#### Problem to solve
Change every "limestone" to "sandstone" in each entry below, leaving all other wording the same. Leave the pictures out of your answer.

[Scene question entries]
══════════════════════════════

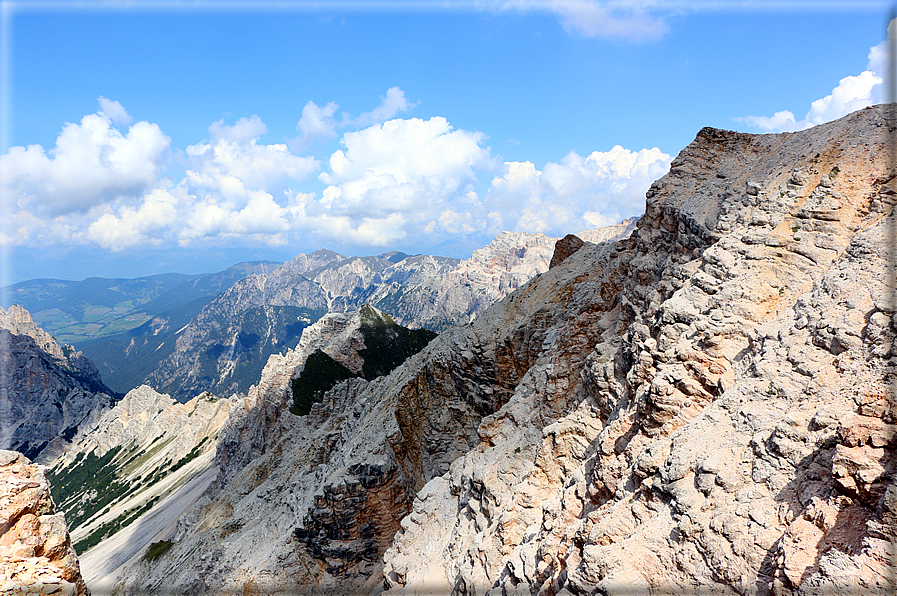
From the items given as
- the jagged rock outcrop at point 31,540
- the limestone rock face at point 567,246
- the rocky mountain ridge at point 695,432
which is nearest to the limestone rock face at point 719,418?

══════════════════════════════

#### Task output
From the items given as
- the jagged rock outcrop at point 31,540
- the sandstone rock face at point 567,246
- the rocky mountain ridge at point 695,432
which is nearest to the sandstone rock face at point 719,418?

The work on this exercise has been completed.